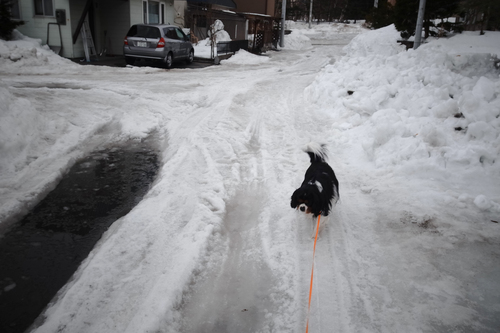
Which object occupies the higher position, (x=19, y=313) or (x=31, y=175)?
(x=31, y=175)

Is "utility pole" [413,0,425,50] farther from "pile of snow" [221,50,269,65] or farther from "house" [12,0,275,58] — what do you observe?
"house" [12,0,275,58]

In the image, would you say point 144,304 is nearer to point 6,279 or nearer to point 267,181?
point 6,279

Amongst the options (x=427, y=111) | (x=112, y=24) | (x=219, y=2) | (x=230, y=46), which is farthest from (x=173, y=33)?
(x=427, y=111)

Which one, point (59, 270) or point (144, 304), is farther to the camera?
point (59, 270)

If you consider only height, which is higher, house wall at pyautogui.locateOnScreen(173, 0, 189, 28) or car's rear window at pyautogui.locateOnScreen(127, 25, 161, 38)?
house wall at pyautogui.locateOnScreen(173, 0, 189, 28)

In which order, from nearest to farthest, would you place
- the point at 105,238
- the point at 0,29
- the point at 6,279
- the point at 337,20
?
the point at 6,279 < the point at 105,238 < the point at 0,29 < the point at 337,20

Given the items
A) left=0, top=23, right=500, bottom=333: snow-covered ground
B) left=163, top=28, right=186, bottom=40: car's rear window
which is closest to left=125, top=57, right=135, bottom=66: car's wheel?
left=163, top=28, right=186, bottom=40: car's rear window

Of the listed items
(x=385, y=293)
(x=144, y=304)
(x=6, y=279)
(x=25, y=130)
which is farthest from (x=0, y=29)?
(x=385, y=293)

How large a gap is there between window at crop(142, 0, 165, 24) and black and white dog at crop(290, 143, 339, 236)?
2072 cm

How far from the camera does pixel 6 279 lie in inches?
145

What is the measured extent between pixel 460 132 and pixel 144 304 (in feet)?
19.4

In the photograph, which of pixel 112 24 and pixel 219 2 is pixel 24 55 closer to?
pixel 112 24

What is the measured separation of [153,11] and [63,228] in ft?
70.7

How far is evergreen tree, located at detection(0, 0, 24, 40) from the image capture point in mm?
15211
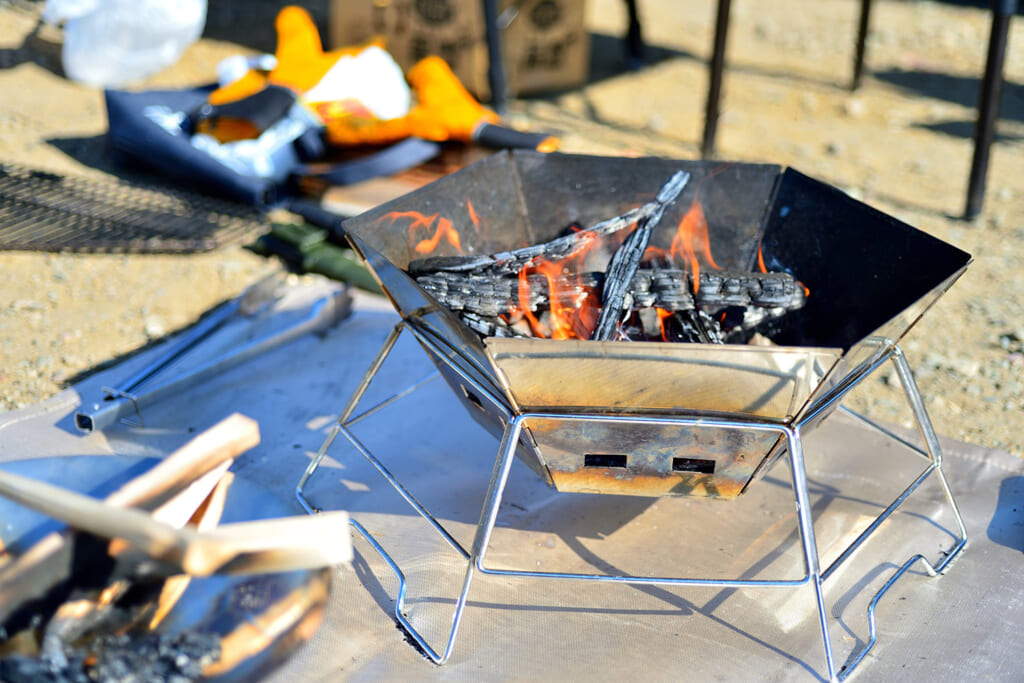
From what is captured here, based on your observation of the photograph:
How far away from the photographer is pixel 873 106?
504 centimetres

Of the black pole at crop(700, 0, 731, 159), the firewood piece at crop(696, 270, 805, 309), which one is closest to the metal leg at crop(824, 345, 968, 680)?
the firewood piece at crop(696, 270, 805, 309)

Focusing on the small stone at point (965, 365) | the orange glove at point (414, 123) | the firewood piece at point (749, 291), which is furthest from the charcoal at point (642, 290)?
the orange glove at point (414, 123)

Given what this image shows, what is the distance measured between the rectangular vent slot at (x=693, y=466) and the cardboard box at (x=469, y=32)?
365 cm

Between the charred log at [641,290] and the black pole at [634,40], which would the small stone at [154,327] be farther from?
the black pole at [634,40]

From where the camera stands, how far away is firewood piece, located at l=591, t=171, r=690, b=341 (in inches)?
70.7

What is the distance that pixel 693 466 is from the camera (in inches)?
63.6

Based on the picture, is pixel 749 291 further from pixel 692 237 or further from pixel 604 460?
pixel 604 460

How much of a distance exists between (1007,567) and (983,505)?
21 centimetres

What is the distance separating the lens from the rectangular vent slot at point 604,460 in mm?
1599

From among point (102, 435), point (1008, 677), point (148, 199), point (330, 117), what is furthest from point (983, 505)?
point (148, 199)

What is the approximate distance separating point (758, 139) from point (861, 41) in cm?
105

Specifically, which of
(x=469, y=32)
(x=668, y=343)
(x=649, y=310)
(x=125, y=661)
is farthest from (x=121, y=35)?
(x=668, y=343)

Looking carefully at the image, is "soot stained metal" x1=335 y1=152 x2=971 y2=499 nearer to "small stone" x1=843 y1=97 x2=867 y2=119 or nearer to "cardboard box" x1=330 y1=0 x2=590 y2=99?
"cardboard box" x1=330 y1=0 x2=590 y2=99

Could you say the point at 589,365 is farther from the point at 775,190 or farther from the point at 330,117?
the point at 330,117
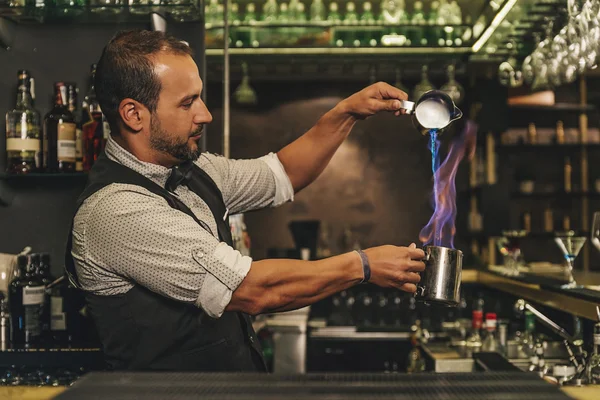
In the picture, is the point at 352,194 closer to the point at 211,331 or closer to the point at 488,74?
the point at 488,74

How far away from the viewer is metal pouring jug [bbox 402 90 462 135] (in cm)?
184

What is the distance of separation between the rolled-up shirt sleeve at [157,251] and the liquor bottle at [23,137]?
99cm

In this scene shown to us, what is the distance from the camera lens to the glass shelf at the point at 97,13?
250 cm

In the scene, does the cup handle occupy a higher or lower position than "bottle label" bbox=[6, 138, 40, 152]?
higher

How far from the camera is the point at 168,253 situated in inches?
63.1

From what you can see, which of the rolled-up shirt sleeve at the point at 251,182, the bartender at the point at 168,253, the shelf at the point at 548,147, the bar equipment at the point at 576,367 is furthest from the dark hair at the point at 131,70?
the shelf at the point at 548,147

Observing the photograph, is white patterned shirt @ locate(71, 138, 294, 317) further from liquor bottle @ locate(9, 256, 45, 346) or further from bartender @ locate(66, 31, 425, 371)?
liquor bottle @ locate(9, 256, 45, 346)

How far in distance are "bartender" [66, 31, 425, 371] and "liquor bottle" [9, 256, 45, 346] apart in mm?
773

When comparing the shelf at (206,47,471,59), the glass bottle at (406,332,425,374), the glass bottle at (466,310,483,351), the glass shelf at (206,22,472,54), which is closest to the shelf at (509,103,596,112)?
the shelf at (206,47,471,59)

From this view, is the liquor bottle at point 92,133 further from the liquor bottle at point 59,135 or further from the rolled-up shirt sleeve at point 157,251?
the rolled-up shirt sleeve at point 157,251

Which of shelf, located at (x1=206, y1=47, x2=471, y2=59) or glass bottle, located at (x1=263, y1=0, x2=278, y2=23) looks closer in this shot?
glass bottle, located at (x1=263, y1=0, x2=278, y2=23)

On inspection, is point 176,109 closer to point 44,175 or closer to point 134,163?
point 134,163

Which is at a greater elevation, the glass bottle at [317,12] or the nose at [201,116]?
the glass bottle at [317,12]

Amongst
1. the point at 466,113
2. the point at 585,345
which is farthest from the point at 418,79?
the point at 585,345
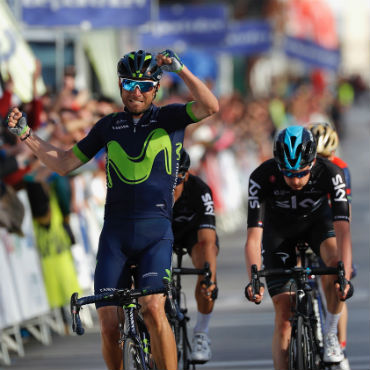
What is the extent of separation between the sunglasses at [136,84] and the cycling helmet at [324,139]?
2396 mm

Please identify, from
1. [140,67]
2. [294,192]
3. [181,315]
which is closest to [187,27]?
[181,315]

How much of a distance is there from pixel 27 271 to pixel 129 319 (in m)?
4.49

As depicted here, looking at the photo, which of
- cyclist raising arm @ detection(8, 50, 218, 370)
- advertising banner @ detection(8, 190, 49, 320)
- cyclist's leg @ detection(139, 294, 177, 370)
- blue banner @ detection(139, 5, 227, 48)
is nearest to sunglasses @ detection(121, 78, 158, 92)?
cyclist raising arm @ detection(8, 50, 218, 370)

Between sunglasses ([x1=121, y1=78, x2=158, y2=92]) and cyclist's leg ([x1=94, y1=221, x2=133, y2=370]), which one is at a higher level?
sunglasses ([x1=121, y1=78, x2=158, y2=92])

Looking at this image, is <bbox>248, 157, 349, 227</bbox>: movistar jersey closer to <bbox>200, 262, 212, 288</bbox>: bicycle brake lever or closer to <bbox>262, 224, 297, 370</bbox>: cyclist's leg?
<bbox>262, 224, 297, 370</bbox>: cyclist's leg

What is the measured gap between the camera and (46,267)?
38.6ft

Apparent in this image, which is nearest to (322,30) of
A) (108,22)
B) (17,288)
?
(108,22)

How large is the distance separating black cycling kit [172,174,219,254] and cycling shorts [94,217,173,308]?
5.62ft

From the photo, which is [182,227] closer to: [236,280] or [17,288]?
[17,288]

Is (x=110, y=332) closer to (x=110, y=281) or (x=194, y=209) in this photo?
(x=110, y=281)

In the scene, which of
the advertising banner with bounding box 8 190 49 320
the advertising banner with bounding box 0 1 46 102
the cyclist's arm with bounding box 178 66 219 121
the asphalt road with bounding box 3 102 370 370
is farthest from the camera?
the advertising banner with bounding box 0 1 46 102

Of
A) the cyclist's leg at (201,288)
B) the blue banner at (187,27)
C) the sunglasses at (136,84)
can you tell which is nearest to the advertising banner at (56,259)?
the cyclist's leg at (201,288)

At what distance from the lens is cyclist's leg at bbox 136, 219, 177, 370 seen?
7098mm

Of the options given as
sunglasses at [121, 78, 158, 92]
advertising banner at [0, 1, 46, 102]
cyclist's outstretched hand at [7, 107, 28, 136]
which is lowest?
cyclist's outstretched hand at [7, 107, 28, 136]
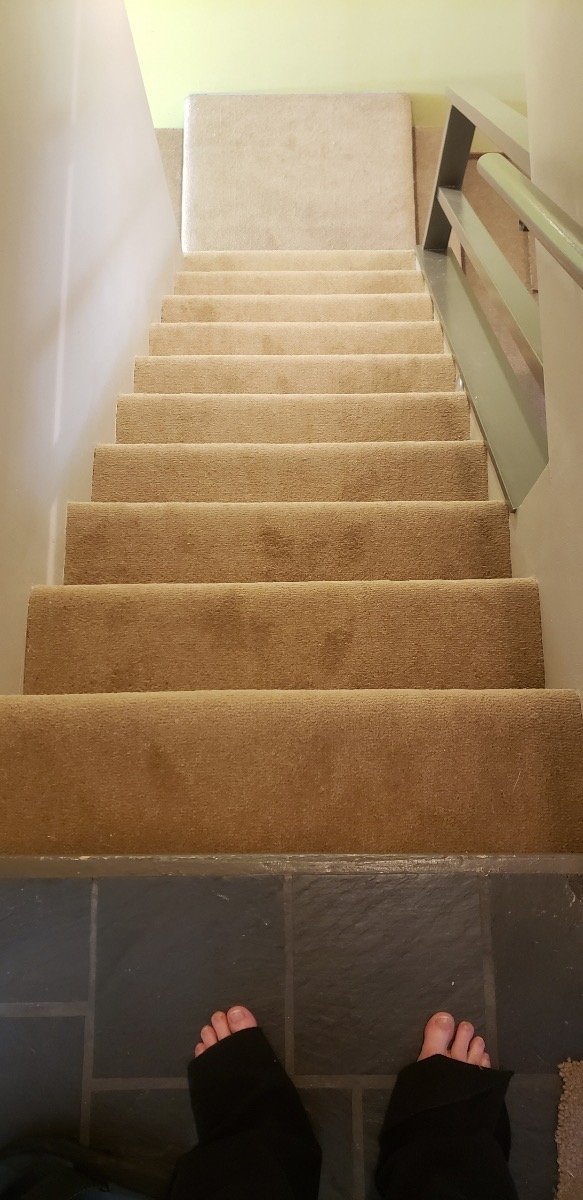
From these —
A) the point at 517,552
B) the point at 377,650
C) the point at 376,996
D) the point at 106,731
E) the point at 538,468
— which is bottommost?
the point at 376,996

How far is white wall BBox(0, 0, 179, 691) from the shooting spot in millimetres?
1477

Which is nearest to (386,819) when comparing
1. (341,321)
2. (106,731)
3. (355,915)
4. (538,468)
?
(355,915)

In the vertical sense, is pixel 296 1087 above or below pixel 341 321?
below

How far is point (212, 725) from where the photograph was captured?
1168 millimetres

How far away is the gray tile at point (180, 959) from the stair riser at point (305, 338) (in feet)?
6.43

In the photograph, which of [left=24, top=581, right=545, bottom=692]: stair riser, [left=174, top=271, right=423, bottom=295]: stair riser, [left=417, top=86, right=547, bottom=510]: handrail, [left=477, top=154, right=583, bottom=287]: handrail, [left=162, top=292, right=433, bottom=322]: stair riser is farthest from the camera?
[left=174, top=271, right=423, bottom=295]: stair riser

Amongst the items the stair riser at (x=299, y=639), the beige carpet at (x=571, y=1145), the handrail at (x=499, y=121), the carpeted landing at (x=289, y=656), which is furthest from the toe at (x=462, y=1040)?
the handrail at (x=499, y=121)

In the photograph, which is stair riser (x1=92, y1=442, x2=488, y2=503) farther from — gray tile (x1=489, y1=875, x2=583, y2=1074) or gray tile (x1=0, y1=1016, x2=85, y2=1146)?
gray tile (x1=0, y1=1016, x2=85, y2=1146)

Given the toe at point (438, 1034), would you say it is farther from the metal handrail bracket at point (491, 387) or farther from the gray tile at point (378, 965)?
the metal handrail bracket at point (491, 387)

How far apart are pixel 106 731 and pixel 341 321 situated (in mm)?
2081

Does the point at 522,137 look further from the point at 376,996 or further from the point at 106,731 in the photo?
the point at 376,996

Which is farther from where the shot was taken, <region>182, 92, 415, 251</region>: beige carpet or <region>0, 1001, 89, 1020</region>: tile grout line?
<region>182, 92, 415, 251</region>: beige carpet

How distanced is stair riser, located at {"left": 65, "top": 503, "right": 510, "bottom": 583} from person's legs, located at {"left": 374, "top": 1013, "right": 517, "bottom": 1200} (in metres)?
0.87

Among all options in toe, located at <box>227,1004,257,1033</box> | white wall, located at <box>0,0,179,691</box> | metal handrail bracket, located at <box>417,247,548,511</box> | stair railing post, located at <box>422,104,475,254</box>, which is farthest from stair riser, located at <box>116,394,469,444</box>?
toe, located at <box>227,1004,257,1033</box>
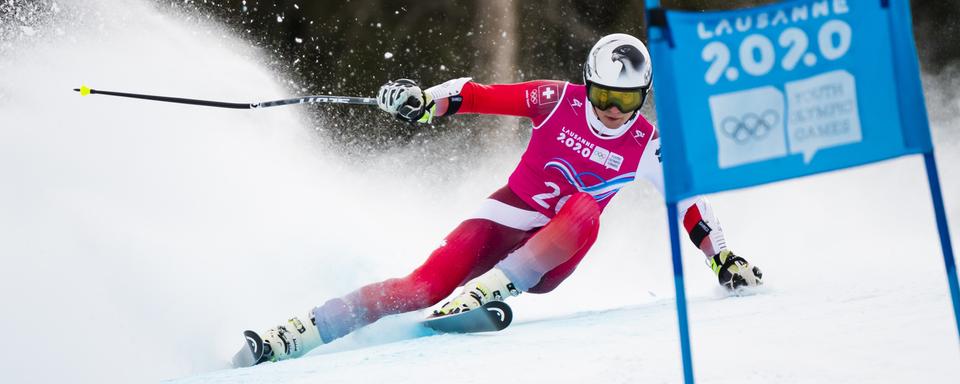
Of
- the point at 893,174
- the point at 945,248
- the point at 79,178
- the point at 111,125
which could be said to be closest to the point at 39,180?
the point at 79,178

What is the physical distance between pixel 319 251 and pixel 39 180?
1459 mm

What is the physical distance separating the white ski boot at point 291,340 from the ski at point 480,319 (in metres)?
0.49

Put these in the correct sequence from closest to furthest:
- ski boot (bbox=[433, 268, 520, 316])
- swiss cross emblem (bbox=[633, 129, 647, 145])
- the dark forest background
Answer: ski boot (bbox=[433, 268, 520, 316])
swiss cross emblem (bbox=[633, 129, 647, 145])
the dark forest background

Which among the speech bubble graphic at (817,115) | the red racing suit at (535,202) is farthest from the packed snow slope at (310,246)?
the speech bubble graphic at (817,115)

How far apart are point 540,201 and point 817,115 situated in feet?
6.89

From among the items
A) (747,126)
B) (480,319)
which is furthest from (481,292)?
(747,126)

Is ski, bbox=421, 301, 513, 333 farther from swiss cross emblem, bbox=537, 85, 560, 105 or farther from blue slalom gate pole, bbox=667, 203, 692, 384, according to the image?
blue slalom gate pole, bbox=667, 203, 692, 384

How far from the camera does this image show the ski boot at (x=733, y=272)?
4.10m

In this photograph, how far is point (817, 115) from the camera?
6.29ft

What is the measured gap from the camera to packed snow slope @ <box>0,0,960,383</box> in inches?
109

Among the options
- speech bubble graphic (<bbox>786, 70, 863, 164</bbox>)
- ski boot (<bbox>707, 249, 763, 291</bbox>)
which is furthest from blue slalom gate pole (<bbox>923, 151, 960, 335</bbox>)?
ski boot (<bbox>707, 249, 763, 291</bbox>)

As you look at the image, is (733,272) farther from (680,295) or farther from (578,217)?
(680,295)

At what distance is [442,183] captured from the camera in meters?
7.74

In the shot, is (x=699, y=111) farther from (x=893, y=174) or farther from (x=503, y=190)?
(x=893, y=174)
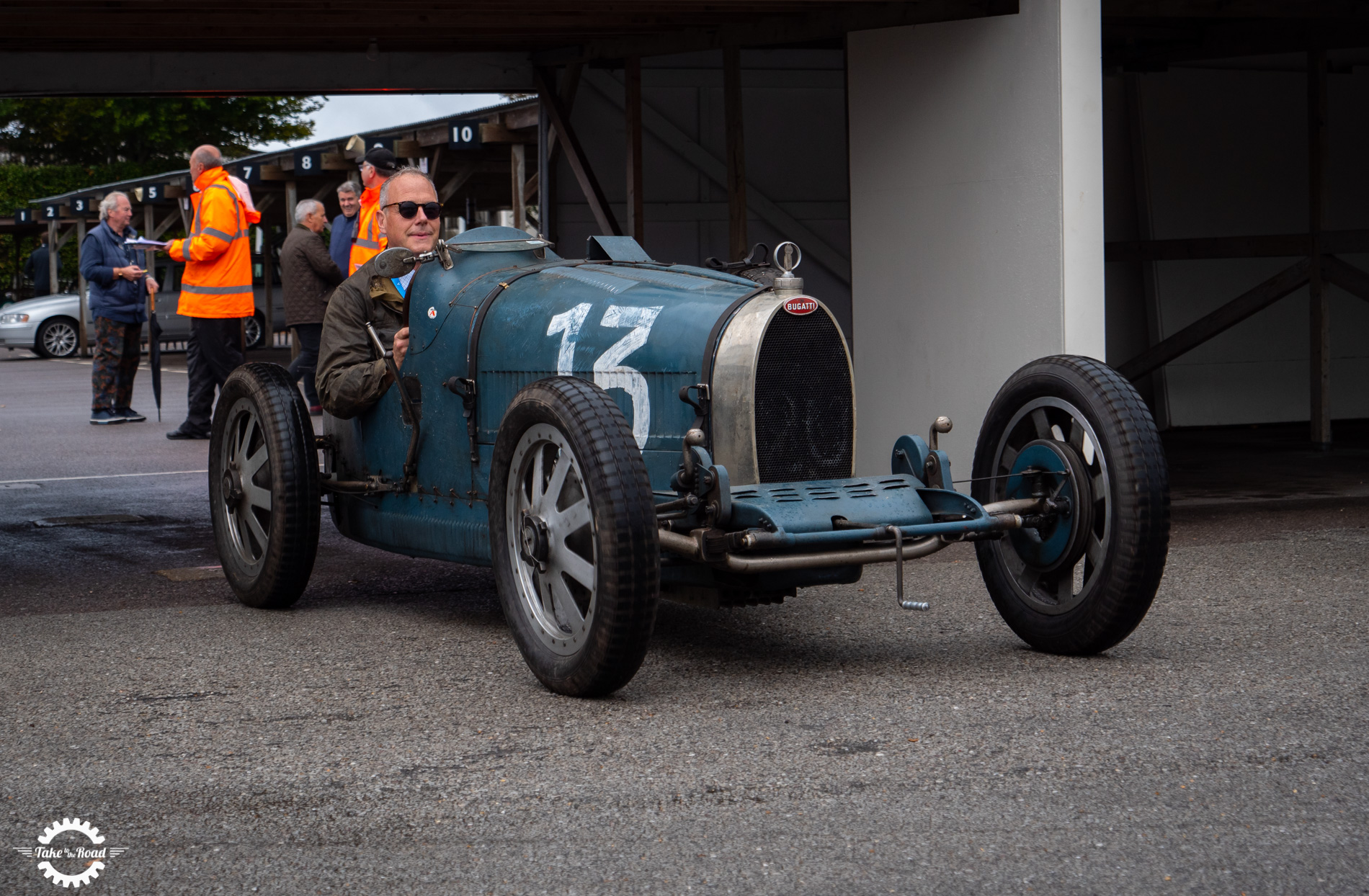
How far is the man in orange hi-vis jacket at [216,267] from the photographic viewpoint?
10859mm

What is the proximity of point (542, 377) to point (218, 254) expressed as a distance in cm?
683

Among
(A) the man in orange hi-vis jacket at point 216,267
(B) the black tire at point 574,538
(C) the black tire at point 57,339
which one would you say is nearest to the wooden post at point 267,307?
(C) the black tire at point 57,339

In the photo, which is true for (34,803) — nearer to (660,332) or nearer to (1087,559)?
(660,332)

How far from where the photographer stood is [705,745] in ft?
12.4

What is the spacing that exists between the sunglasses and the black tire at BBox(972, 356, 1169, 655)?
205 centimetres

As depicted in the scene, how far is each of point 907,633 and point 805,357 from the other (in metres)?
1.08

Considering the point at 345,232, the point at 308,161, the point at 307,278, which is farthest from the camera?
the point at 308,161

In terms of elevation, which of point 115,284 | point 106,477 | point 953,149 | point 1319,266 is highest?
point 953,149

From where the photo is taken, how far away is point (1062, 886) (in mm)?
2881

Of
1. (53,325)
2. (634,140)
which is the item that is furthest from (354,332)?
(53,325)

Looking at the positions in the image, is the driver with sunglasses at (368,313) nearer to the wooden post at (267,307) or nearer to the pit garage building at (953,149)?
the pit garage building at (953,149)

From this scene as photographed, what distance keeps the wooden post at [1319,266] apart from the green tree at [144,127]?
37.0 m

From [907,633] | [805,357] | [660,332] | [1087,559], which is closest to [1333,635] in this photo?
[1087,559]

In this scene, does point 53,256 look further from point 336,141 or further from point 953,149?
point 953,149
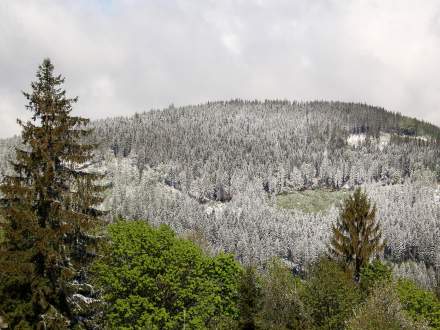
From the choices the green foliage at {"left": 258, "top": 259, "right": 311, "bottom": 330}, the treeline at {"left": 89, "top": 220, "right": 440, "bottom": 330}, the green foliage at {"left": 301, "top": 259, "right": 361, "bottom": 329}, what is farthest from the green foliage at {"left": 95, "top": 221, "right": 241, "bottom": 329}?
the green foliage at {"left": 301, "top": 259, "right": 361, "bottom": 329}

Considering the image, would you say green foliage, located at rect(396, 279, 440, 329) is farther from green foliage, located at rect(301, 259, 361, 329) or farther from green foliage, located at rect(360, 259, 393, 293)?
green foliage, located at rect(301, 259, 361, 329)

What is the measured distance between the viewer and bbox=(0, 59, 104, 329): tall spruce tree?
22438mm

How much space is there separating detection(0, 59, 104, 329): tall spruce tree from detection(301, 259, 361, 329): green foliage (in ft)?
63.6

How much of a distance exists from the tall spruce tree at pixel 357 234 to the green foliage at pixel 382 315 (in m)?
7.44

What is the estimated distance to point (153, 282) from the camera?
3853 cm

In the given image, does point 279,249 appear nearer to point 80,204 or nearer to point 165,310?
point 165,310

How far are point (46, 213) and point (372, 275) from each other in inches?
1156

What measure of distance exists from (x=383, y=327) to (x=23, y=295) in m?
19.3

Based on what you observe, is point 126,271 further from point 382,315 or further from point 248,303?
point 382,315

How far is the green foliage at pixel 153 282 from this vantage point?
3762 centimetres

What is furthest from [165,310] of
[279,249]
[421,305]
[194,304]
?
[279,249]

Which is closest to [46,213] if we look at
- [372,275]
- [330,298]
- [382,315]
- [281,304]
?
[382,315]

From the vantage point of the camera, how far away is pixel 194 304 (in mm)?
42406

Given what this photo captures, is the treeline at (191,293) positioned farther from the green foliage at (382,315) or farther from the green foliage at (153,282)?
the green foliage at (382,315)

------

| Exercise details |
Find the line containing "What measure of". Reproduce it exactly, along with every line after it through the last.

| The result |
What measure of distance exists from (x=383, y=327) to (x=23, y=295) in m?
19.3

Based on what you observe, is point 126,271 further from point 382,315 or further from point 248,303?
point 382,315

How far is the green foliage at pixel 153 282 from this vantage point?
3762 centimetres

What is furthest from [165,310] of
[279,249]
[421,305]
[194,304]
?
[279,249]

Which is closest to [46,213] if we look at
- [372,275]
- [330,298]
- [382,315]
- [281,304]
?
[382,315]

From the vantage point of the camera, how far away is pixel 194 304 (in mm)?
42406

Given what this photo captures, is the treeline at (191,293) positioned farther from the green foliage at (382,315) or farther from the green foliage at (153,282)?
the green foliage at (382,315)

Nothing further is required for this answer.